== GIVEN EXERCISE ==
The entries are to be returned exactly, with images left out.
·····
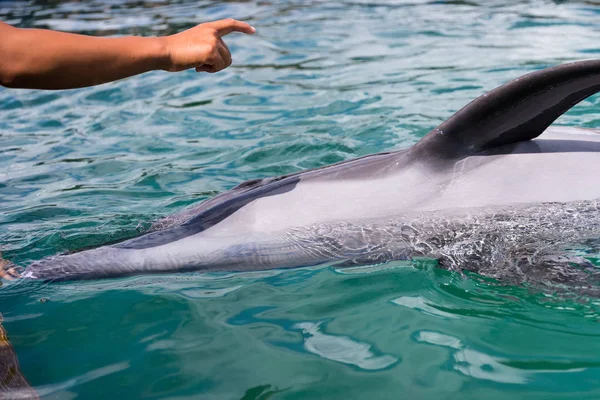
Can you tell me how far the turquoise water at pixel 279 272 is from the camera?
116 inches

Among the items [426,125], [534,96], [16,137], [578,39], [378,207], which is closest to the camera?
[534,96]

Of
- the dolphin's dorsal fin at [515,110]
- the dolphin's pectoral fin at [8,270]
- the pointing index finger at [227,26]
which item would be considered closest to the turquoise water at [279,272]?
the dolphin's pectoral fin at [8,270]

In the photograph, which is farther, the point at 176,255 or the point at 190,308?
the point at 176,255

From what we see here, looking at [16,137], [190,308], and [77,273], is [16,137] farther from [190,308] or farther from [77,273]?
[190,308]

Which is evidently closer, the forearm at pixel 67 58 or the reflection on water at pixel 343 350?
the reflection on water at pixel 343 350

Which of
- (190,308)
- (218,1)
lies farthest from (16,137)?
(218,1)

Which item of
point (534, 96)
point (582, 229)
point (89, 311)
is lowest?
point (89, 311)

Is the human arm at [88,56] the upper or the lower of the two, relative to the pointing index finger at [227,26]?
lower

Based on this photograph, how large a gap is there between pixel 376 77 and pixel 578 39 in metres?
2.95

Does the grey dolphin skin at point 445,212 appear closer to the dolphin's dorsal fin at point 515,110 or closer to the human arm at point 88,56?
the dolphin's dorsal fin at point 515,110

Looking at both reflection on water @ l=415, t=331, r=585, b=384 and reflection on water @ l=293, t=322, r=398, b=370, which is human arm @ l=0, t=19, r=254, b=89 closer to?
reflection on water @ l=293, t=322, r=398, b=370

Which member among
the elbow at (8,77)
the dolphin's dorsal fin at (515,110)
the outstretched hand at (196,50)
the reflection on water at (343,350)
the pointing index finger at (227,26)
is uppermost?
the pointing index finger at (227,26)

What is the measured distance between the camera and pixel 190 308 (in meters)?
3.60

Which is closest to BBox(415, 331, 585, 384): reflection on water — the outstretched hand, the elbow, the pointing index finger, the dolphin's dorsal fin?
the dolphin's dorsal fin
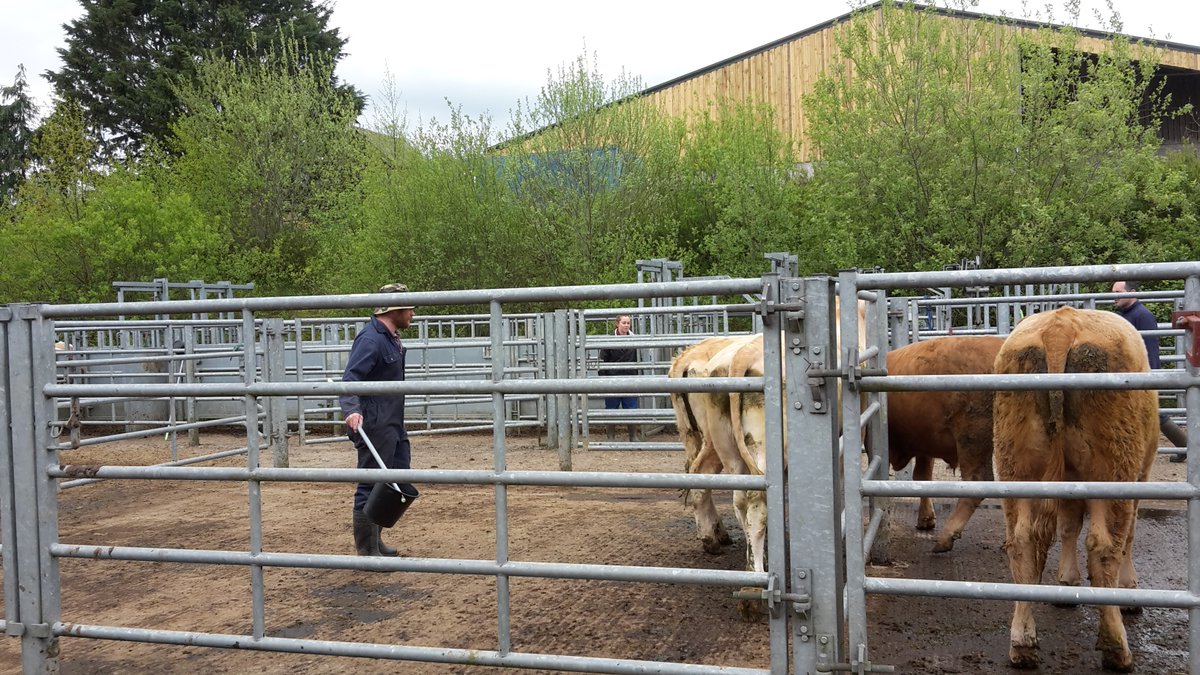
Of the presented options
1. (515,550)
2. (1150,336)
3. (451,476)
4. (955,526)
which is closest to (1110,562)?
(955,526)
·····
== CORRECT OUTPUT ==
Can you tell me how far the turquoise water at pixel 279 272 is from the camera?
116 inches

Among the items [426,125], [534,96], [16,137], [578,39], [378,207], which is closest to the camera?
[534,96]

Of
- the dolphin's dorsal fin at [515,110]
- the dolphin's pectoral fin at [8,270]
- the pointing index finger at [227,26]
which item would be considered closest to the turquoise water at [279,272]?
the dolphin's pectoral fin at [8,270]

In the photograph, which is farther, the point at 176,255 or the point at 190,308?
the point at 176,255

From what we see here, looking at [16,137], [190,308], and [77,273], is [16,137] farther from [190,308] or farther from [77,273]?
[190,308]

Which is evidently closer, the forearm at pixel 67 58 or the reflection on water at pixel 343 350?
the reflection on water at pixel 343 350

Which of
- (190,308)
- (218,1)
lies farthest from (16,137)?
(218,1)

Which item of
point (534, 96)
point (582, 229)
point (89, 311)
is lowest?
point (89, 311)

Is the human arm at [88,56] the upper or the lower of the two, relative to the pointing index finger at [227,26]?
lower

Based on this photograph, how large a gap is there between pixel 376 77 and pixel 578 39 in metres?
2.95

Does the grey dolphin skin at point 445,212 appear closer to the dolphin's dorsal fin at point 515,110 or closer to the human arm at point 88,56?
the dolphin's dorsal fin at point 515,110

Looking at both reflection on water @ l=415, t=331, r=585, b=384 and reflection on water @ l=293, t=322, r=398, b=370, which is human arm @ l=0, t=19, r=254, b=89 closer to?
reflection on water @ l=293, t=322, r=398, b=370

Which member among
the elbow at (8,77)
the dolphin's dorsal fin at (515,110)
the outstretched hand at (196,50)
the reflection on water at (343,350)
the pointing index finger at (227,26)
is uppermost?
the pointing index finger at (227,26)

What is the measured distance between the camera and pixel 190 308 (in meters)?
3.60

Which is closest to BBox(415, 331, 585, 384): reflection on water — the outstretched hand, the elbow, the pointing index finger, the dolphin's dorsal fin?
the dolphin's dorsal fin
Of the presented options
1. (515,550)
2. (1150,336)
3. (451,476)
4. (955,526)
which is closest to (1110,562)?
(955,526)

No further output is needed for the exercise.